Quasi un anno fa un video pubblicato su TikTok da una teenager americana portò alla luce un argomento tanto inquietante quanto preoccupante. La ragazza, fingendo di fare un tutorial di make-up, riuscì ad aggirare la censura del social cinese e a discutere di una problematica alquanto scottante, non riconducibile, tra l’altro, a nessuna delle due questioni principali che crucciano il nostro pianeta oggigiorno, ossia l’emergenza sanitaria e quella ambientale. Trattava invece dei campi di concentramento della stessa Cina.
La diciassettenne nell’arco di 30 secondi spiega in parole povere le condizioni di vita dei Musulmani rinchiusi in questi campi, costretti ad essere allontanati dalle loro famiglie, a bere alcolici e mangiare carne di maiale (tutte pratiche vietate dalla religione islamica), a rinnegare le loro convinzioni. Addirittura, nel peggiore dei casi, le conseguenze alla ribellione comprendono stupri e/o uccisioni.
Molteplici sono le colpe che possono condurre gli uomini, arrestati e rinchiusi senza regolare processo, verso questi luoghi di tortura, di cui in primo luogo il governo cinese negò l’esistenza, ma che in seguito definì campi ‘di indottrinamento politico e rieducazione’. Troviamo come colpe, ad esempio, il navigare su un sito web straniero, ricevere telefonate e messaggi da parenti all’estero, pregare regolarmente o farsi crescere la barba: insomma, roba pesante!
In seguito alla pubblicazione di quel video, attivatesi immediatamente le ricerche, le immagini satellitari hanno rivelato la presenza in Cina di circa 400 campi di concentramento. È stato inoltre riportato che le fabbriche all’interno delle quali lavorano i prigionieri rifornirebbero alcuni dei più grandi marchi internazionali, come Apple, Samsung, Nike, BMW, aziende che però hanno smentito il tutto. Scandaloso!
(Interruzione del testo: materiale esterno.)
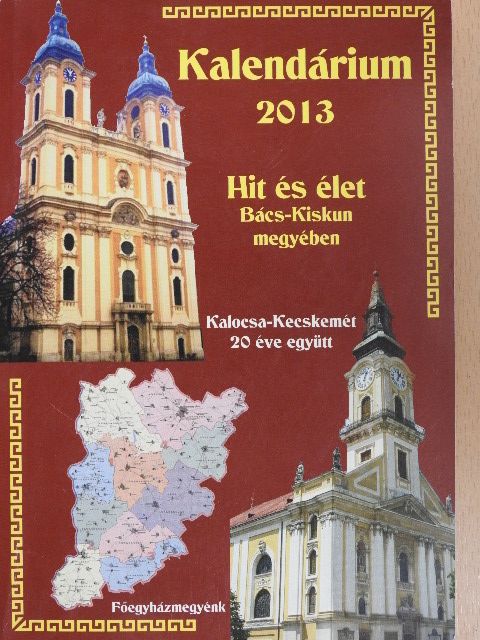 Hit és élet Bács-Kiskun megyében 2013. [antikvár]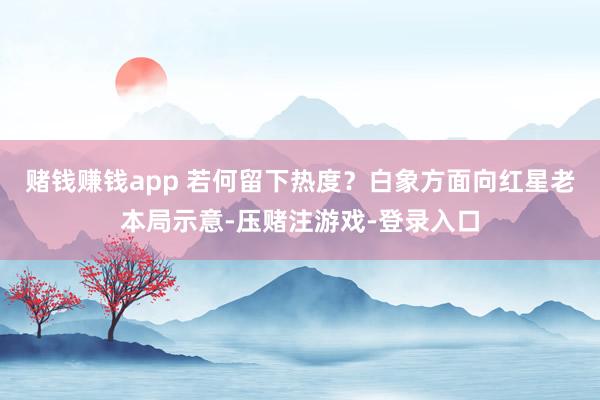 赌钱赚钱app 　　若何留下热度？白象方面向红星老本局示意-压赌注游戏-登录入口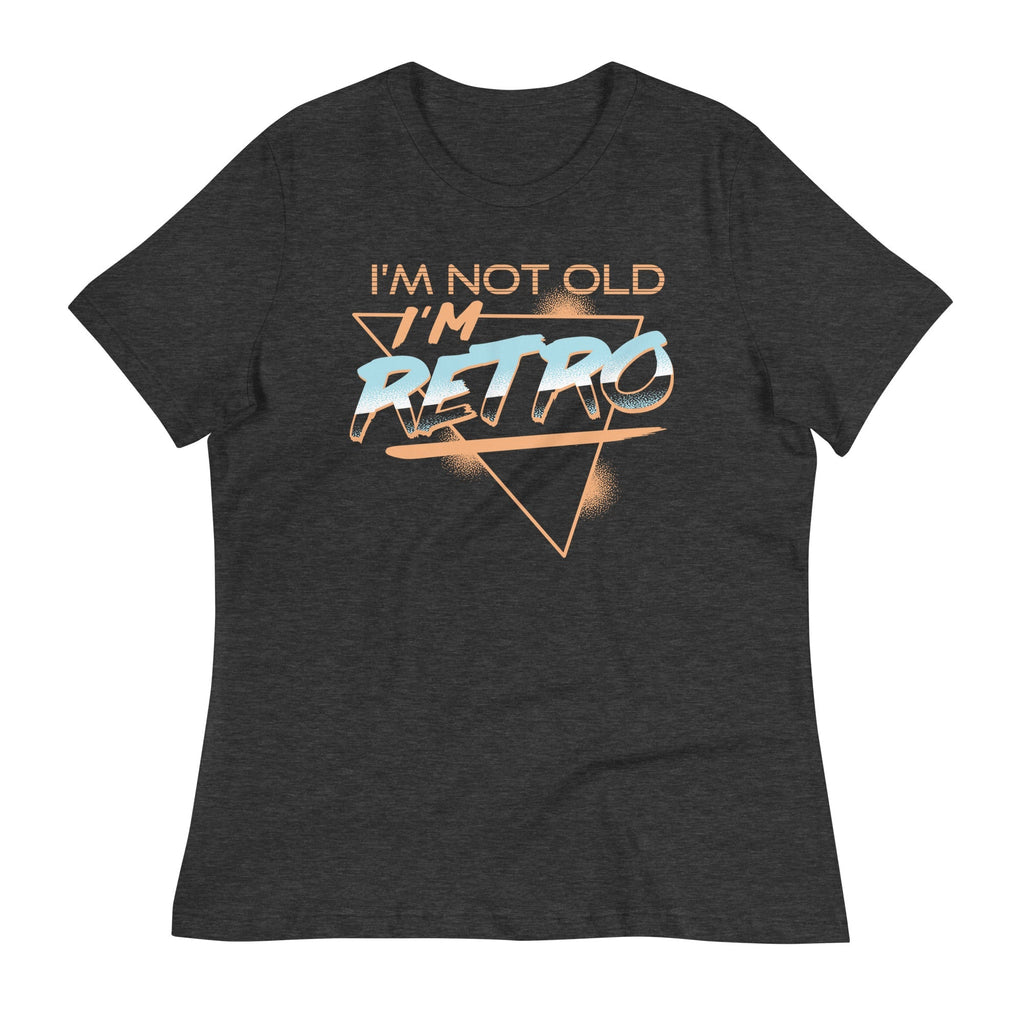 I'm Not Old I'm Retro Women's Signature Tee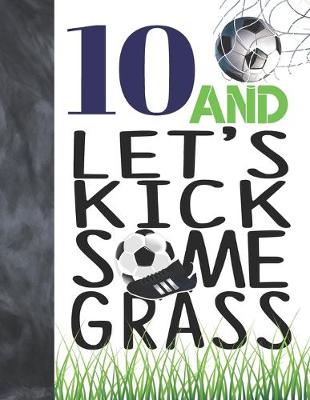 Book cover for 10 And Let's Kick Some Grass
La Cina tuttavia non è l’unica.
‘A quel tempo odiavo mia madre per avermi messo al mondo in un campo di tortura’. È questa una delle tante testimonianze rilasciate da Shin Dong-hyuk, l’unica persona nata, vissuta (fino all’età di 23 anni) e riuscita a fuggire da un campo di internamento della Corea del Nord: il Campo 14, il più “famoso” tra i sei campi nordcoreani in quanto uno dei più duri. Al 14, luogo dove amore e pietà erano parole prive di significato e dove Dio non era né morto né scomparso, in quanto Shin semplicemente non lo aveva mai sentito nominare (come non era mai venuto a conoscenza delle meraviglie del mondo al di fuori di quelle maledette mura che lo imprigionavano), i detenuti scontano tutti la stessa pena (valida anche per ben tre generazioni di individui riconducibili al presunto colpevole): l’ergastolo, poiché ritenuti responsabili di reati politici, talvolta contro lo Stato.
Ritengo sia dunque di fondamentale importanza prender coscienza di questa piaga della società, di cui per l’appunto non molti sono a conoscenza. È inammissibile che nel XXI secolo esistano ancora queste rozze forme di violenza fisica e psicologica, come ovviamente è inammissibile che siano esistite in passato.